The recent bumper consignment of US-China trade disputes will be followed by boatload after boatload of new problems in coming years, experts predict, but that may be little cause for concern.

The sheer range of products fought over by the world's two largest economies is imposing, and becoming more so as November's US presidential elections near.

Reading down the list -- rare earth minerals, chickens, kitchen sinks -- anyone would think trans-Pacific trade risks being reduced to a few shipments of iPads transported from Shenzhen to San Francisco in a dinghy.

Breathless rhetoric from politicians and the media has added to the sense that an all-out trade war is at hand, or at best a 20-foot shipping container away.

Tariffs are being imposed and decisions probed. It seems there is countervailing duty bedlam.

But the truth is a little less dramatic, and a lot less likely to make US and Chinese consumers or business owners reach for the Prozac.

Since the two countries established full diplomatic relations in 1979, trade has increased more than 22,750 percent and is now worth about half a trillion dollars a year.

But the balance of trade, by a wide margin in China's favor, has caused consternation, especially because the US economy remains weak.

"It is always a highly charged relationship," said Meredith Broadbent, a former assistant US trade representative who is now with the Center for Strategic and International Studies.

"Since the financial crisis there is probably more concern in the United States," said Broadbent, who was also a negotiator of the marathon Doha round of World Trade Organization talks.

But US anger at the flow of Chinese exports is myopic and self-defeating, according to Daniel Ikenson, a trade expert at the CATO Institute.

"We like to think in terms of sports metaphors: exports are our team's points, imports are the other team's points and trade account is the scoreboard. We have a big deficit so that means we are losing, and we are losing because the other team is cheating," Ikenson said.

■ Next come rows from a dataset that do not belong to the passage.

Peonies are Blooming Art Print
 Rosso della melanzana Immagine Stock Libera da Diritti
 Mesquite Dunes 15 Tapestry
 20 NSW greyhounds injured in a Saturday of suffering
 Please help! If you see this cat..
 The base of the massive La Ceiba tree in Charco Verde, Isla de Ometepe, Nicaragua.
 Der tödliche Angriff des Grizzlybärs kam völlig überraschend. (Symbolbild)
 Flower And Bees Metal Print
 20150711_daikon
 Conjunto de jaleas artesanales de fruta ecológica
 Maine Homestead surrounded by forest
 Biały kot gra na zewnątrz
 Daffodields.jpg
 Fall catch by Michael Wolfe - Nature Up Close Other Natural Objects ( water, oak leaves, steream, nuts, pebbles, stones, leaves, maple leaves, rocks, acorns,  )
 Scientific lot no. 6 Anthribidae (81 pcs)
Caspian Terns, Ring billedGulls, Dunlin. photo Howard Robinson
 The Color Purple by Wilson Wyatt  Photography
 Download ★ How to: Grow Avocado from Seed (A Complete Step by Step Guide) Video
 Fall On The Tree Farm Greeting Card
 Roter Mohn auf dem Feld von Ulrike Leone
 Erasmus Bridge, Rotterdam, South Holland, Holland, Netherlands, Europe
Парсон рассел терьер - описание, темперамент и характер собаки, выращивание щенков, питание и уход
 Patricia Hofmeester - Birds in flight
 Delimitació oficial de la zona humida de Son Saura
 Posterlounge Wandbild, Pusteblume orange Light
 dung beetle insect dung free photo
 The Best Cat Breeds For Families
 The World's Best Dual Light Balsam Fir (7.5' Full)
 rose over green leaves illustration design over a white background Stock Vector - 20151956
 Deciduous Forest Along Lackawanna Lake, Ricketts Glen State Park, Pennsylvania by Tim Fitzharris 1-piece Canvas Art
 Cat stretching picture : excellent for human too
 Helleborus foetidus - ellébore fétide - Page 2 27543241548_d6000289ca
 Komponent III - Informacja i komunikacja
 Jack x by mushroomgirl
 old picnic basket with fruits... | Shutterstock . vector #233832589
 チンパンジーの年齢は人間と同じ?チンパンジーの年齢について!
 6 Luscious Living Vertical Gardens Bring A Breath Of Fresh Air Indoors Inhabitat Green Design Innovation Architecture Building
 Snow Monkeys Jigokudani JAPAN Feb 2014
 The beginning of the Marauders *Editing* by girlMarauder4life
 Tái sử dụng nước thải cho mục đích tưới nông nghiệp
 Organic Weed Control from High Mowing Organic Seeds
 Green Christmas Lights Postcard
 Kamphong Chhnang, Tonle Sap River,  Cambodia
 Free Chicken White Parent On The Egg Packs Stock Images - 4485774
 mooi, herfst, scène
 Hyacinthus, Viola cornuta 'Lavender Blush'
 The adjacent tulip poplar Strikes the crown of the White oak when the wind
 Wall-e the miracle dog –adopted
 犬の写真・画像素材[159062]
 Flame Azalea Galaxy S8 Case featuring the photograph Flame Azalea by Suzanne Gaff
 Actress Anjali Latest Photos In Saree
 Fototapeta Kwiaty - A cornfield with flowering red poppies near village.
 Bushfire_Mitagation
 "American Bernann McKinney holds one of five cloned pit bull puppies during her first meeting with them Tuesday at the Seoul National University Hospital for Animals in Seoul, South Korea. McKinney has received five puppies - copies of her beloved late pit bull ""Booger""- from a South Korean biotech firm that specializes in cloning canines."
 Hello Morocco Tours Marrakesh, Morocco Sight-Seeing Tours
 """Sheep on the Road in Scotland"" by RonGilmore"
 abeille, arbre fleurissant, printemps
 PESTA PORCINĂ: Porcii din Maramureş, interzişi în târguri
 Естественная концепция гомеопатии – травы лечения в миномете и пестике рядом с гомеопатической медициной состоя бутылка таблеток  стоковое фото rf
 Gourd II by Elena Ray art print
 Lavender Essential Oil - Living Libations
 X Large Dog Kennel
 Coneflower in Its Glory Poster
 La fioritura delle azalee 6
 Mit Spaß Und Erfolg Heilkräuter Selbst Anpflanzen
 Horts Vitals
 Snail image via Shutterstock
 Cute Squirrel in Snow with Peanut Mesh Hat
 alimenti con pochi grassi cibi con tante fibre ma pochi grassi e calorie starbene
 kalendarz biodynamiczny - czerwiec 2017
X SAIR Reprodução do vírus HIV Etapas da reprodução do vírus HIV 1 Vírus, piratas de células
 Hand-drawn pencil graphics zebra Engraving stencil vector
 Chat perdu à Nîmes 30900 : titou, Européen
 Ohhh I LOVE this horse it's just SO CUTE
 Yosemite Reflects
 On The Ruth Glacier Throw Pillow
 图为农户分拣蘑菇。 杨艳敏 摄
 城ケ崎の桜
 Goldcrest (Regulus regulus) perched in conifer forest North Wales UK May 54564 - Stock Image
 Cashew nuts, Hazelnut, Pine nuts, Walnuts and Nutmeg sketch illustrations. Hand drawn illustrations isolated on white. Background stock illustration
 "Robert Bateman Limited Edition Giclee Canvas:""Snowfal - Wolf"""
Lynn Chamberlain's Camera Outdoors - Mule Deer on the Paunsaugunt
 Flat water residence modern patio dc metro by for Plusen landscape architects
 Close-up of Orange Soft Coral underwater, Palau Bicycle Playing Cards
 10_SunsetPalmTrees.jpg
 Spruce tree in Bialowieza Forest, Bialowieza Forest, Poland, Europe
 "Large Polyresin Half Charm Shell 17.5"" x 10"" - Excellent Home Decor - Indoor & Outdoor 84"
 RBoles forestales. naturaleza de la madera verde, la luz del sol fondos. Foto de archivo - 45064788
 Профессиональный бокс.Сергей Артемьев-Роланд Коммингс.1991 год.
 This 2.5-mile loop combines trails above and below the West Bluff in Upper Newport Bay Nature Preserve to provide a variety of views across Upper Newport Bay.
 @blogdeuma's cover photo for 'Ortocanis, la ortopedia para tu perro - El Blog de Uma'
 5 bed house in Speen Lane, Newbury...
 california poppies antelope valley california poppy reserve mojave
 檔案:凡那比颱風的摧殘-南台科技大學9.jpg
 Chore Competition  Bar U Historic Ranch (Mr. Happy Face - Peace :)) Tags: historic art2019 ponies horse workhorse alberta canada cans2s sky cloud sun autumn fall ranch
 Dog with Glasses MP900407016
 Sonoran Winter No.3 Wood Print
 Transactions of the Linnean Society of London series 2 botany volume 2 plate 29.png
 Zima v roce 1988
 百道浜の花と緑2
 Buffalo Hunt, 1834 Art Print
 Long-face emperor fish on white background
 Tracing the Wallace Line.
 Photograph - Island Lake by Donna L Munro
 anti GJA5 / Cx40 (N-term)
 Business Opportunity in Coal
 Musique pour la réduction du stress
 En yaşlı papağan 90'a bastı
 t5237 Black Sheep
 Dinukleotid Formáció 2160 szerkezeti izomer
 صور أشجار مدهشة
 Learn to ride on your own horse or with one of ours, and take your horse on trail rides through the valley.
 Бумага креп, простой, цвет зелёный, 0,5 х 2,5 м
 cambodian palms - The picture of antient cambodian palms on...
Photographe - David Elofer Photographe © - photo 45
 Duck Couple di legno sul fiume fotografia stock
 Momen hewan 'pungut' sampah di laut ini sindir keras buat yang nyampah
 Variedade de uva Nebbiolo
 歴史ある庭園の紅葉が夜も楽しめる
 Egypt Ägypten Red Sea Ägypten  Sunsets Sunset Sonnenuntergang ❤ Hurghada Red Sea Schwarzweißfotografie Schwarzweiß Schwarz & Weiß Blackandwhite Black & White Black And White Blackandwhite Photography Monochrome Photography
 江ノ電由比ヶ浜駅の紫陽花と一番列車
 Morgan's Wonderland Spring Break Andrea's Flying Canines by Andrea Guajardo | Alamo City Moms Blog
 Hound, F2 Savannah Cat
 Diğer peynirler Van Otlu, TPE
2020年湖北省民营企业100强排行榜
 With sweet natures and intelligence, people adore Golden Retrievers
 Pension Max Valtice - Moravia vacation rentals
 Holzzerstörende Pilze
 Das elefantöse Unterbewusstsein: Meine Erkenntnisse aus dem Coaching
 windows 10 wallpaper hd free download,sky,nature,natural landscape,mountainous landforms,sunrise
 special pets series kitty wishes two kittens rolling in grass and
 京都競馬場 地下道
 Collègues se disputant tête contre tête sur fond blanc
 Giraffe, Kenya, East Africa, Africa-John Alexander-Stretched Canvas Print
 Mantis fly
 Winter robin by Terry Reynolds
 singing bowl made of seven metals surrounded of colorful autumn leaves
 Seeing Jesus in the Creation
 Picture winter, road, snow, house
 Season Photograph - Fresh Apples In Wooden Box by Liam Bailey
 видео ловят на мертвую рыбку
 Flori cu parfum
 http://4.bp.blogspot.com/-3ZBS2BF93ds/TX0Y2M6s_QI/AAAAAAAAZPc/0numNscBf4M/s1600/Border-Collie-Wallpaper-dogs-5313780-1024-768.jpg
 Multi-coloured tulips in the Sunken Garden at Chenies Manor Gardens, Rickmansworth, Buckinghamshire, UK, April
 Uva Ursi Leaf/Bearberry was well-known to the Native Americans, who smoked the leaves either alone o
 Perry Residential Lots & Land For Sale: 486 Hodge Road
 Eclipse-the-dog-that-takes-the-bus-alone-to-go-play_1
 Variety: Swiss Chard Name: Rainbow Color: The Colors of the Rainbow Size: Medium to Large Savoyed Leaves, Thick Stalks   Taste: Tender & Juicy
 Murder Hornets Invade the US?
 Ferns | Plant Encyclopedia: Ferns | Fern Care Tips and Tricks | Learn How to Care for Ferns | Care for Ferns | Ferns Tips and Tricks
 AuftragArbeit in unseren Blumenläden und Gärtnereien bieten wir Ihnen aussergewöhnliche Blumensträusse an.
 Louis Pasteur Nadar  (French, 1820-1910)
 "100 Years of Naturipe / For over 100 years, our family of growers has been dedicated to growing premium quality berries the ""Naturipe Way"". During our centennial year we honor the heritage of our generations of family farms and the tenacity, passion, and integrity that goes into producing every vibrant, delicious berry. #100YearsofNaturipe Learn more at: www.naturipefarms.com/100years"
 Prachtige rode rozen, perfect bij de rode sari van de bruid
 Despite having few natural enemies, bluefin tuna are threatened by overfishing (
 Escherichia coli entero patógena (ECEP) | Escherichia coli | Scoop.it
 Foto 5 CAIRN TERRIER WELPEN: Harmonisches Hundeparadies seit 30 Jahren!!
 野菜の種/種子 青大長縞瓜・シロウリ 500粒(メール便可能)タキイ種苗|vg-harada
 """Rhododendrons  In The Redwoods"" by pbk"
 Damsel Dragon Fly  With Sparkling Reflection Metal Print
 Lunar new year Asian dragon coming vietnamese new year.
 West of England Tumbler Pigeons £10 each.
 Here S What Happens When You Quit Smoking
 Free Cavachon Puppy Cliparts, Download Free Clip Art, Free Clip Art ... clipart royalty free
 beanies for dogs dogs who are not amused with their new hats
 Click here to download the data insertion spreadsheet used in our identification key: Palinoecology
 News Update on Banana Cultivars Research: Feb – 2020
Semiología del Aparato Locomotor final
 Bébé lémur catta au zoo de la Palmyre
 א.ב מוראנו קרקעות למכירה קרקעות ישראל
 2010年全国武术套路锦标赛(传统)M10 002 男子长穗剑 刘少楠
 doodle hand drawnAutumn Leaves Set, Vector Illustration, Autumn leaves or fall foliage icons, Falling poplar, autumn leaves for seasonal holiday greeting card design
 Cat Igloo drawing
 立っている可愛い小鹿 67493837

"Lost in that oversimplification is the fact that it is not 'us versus them' -- products that are consumed in the United States are often snapped together in China but they have been conceived here and the high-end components are made here and in Japan and Taiwan."

Despite very real fears about jobs lost, Chinese respect for intellectual property rights, unfair support for state-backed firms and the value of the yuan, the list of WTO disputes between China and the United States actually pales in comparison to other major trading relationships.

There have been 19 disputes between the United States and China lodged with the WTO, compared to the 20 disputes between the United States and Canada.

US-EU disputes, not including individual European Union member states, total 51.

The number of disputes between the United States and China may eventually match that number as trade increases, with a devastating impact on individuals, businesses and sectors.

But the broader economic impact is likely to be limited.

"The disputes are not unimportant," said Broadbent. "But I think it speaks for itself. It is a very complex commercial relationship, we trade a lot. It is natural we are going to have disputes."

More important than the number of disputes may be the fact that they are being brought to the WTO, with both sides shying away from unilateral sanctions.

"Settling disputes through the World Trade Organization, particularly using the dispute mechanism there, is a healthy sign of the state of the relationship," said Joshua Meltzer, an Australian former trade diplomat now with the Brookings Institution.

"That is really what the system is there for, to take the political heat out of disputes."

But the rhetoric could still poison US-China relations.

In the United States, trade with China risks being permanently added to the list of issues that politicians cannot seem to talk about sensibly when an election is on the horizon -- which is always.

Meanwhile, the communist rulers in Beijing know slow economic growth at home could quickly stoke the wrath of China's poor.

The temptation to reach for beggar-thy-neighbor trade policies could be difficult to ignore.

Yukon Huang, a former World Bank country director for China who is now with the Carnegie Endowment, believes the rhetoric should be toned down, even if a trade apocalypse is unlikely.

"By politicizing it, you actually make it hard for people to deal with problems in a market friendly manner," he said.